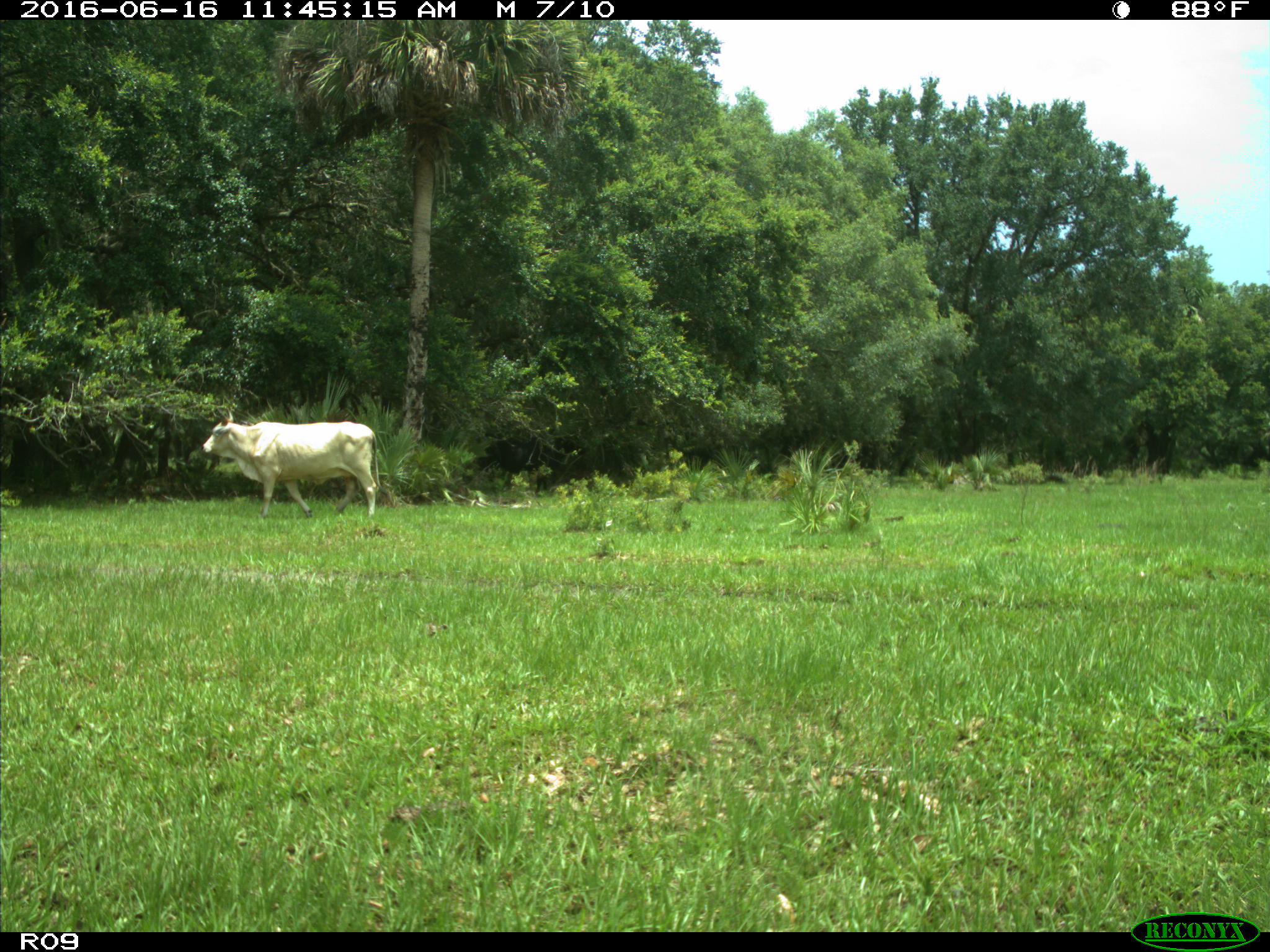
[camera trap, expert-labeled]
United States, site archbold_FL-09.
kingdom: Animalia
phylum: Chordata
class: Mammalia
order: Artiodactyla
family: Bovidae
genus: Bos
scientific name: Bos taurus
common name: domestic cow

:::::

Print the whole listing above exactly, and keep every picture out of the copy.

[camera trap, expert-labeled]
United States, site archbold_FL-09.
kingdom: Animalia
phylum: Chordata
class: Mammalia
order: Artiodactyla
family: Bovidae
genus: Bos
scientific name: Bos taurus
common name: domestic cow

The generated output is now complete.